地獄のミュシラン3星

グルノーブルのボザールには、学食なる物が有りませんでしたので、学生は各々自分でサンドウィチを買って食べる人や自宅に戻って昼食を取るなどしていましたが、ボザールの近くにグルノーブル大学の学食もあり非常に安価なフランス料理コースを食べる事ができました。このコース、価格が200~300円位だった記憶があります。ボザールの生活に慣れない私に気を使って、この学食に誘ってくれる友人もいましたが、ここに行く前には必ず覚悟が必要でした。私はここを“地獄のフランス料理”と呼んでいます。味は当然、不味いのですが、その不味さが半端じゃないんです。後、食事のビジュアルも映画の刑務所の食堂そのもので、ふて腐れたおっさんが、皿にシャモジ一杯の得体の知れないヘドロを投げ込み隣のデザートの中にまで、そのヘドロに汚染された事もしばしばありました。
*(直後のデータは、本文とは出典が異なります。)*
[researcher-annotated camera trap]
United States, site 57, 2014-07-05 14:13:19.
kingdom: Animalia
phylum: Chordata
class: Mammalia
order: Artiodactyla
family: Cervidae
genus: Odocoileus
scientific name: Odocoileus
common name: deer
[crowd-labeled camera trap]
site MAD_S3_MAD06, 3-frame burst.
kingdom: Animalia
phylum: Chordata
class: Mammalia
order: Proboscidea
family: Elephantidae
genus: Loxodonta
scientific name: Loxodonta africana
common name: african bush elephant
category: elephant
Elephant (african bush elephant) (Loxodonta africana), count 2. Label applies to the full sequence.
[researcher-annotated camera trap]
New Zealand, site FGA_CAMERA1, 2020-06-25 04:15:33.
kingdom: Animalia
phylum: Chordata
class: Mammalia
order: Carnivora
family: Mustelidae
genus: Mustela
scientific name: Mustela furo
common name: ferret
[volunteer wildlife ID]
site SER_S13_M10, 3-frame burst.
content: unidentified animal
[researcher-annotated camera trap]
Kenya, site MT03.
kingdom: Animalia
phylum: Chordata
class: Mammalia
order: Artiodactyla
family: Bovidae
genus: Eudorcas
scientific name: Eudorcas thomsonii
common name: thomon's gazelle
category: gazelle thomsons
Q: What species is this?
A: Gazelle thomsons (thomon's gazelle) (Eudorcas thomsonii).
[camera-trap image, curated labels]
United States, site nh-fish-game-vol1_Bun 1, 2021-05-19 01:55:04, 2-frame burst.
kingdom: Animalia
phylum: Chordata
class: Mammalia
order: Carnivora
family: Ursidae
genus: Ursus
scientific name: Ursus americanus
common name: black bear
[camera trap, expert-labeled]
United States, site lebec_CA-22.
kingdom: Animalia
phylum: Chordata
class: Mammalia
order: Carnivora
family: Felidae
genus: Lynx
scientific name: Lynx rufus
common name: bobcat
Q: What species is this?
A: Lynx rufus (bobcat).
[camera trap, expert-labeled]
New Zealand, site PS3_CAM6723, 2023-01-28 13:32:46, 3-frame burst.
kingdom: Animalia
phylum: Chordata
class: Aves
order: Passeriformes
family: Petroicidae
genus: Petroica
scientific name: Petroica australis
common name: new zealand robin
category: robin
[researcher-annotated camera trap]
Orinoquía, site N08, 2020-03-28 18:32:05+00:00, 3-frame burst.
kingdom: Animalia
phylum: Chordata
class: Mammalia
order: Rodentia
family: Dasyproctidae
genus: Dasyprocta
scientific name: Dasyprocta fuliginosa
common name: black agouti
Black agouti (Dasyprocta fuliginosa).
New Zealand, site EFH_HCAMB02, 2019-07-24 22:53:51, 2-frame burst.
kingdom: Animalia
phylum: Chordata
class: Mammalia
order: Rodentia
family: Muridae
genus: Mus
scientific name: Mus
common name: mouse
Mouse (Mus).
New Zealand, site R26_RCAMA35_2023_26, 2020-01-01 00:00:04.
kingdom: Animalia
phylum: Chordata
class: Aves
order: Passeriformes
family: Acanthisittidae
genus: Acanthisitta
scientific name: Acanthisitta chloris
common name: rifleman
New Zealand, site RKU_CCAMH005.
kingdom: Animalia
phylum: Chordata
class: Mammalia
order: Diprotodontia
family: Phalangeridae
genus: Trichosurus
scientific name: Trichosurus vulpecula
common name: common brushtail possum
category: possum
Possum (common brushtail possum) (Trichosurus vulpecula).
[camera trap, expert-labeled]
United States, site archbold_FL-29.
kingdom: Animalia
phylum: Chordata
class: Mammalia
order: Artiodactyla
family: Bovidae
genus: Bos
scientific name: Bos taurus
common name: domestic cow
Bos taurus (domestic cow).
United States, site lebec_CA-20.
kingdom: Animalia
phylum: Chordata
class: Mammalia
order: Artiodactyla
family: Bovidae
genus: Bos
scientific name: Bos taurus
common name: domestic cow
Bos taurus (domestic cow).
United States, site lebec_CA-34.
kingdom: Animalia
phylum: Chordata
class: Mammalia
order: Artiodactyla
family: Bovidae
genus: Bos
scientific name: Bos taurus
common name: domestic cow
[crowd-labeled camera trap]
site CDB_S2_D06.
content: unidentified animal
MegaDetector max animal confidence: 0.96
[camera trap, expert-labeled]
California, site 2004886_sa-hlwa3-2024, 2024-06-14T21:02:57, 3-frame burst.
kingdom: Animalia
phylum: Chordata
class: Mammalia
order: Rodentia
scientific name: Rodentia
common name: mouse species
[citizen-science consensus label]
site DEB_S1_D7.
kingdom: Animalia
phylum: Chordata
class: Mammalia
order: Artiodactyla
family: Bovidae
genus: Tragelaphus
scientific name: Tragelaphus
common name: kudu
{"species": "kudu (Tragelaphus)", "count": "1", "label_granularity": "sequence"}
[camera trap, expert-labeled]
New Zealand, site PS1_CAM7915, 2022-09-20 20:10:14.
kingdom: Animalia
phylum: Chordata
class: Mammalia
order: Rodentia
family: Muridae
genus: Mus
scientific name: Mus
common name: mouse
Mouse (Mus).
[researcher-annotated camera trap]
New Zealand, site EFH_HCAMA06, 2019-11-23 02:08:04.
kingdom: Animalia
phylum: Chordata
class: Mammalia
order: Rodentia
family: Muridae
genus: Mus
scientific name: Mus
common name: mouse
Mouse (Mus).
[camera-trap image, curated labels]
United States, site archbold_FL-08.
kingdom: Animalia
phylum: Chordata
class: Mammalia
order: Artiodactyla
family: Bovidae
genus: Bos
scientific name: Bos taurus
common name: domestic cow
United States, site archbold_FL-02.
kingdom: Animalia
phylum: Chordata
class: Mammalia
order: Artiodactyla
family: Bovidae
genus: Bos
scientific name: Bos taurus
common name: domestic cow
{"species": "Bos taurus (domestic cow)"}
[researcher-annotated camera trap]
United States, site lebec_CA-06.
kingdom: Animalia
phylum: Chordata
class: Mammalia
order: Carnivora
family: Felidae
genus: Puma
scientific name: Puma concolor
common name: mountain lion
それプラス、ここが私に“地獄のフランス料理”と呼ばすのは、ここで使用される肉なのです。大体、どの肉も何故かちょっと酸っぱいのですが、友人に今日の肉は何と聞くと、“鳩“と窓越しにたむろって居る鳩達を指差します。ヘドロの中に中は殆どレア状態の鮮やかな薄ピンクの肉が今にも鼓動を始め、その振動で周りのヘドロが波打つかの様な幻覚を覚えました。そういったある日、先ほどの鳩より少し濃い目、しかし豚肉より薄めのピンクの肉の日がありました。肉質も鳥のささ身の様に柔らかいのですが、鳥のささ身にしては随分、大きな肉の塊で、おそろおそろ、フォークで突いていると友人が”ウサギ“と私の反応を楽しむかの様に教えてくれました。味は、鳥のささ身その物でしたが、その日のうちにあった出来事が、私に二度とウサギを食べようと思わせなくしました。ちょうどその日の夕方、ジョンルークのクラスのパーフォーマンスの発表が展示室であり。私も一度帰宅してシャワーを浴び普段より少しお洒落をして出かけました。お洒落に時間を掛けすぎたのか、私が着いた時には、もう後半の分野に入っていまして、出来るだけ前方で見ようと空いている椅子を探している時、館内のあちらこちらで悲鳴が起きました。それに釣られてステージを見た瞬間、セーターか何かを絞っている真面目そうな黒縁もメガネを掛けた男性がいました。しかし、そのセーターを絞る時、何かスムーズな動きで無い事でそれがセーターで無い事が解りました。丁度、近くに居た子供を連れた友人の女の子が、私にのそれが、今日”地獄のフランス料理”で食べたウサギだと教えてくれました。私の脳裏にヘドロの中の鮮やかすぎるピンクが一面に広がった瞬間、目の前の暴れもがいていたウサギは、この黒縁メガネの男性の手によって無残にも頭部を体から引き抜き、ズッポ音が出た様な錯覚を覚えさす位に強烈なイメージを私に残しました。それと同時に、あの地獄のフランス料理は私の中で確固たるポジションを獲得し、地獄のミュシラン3星に確定した瞬間でした。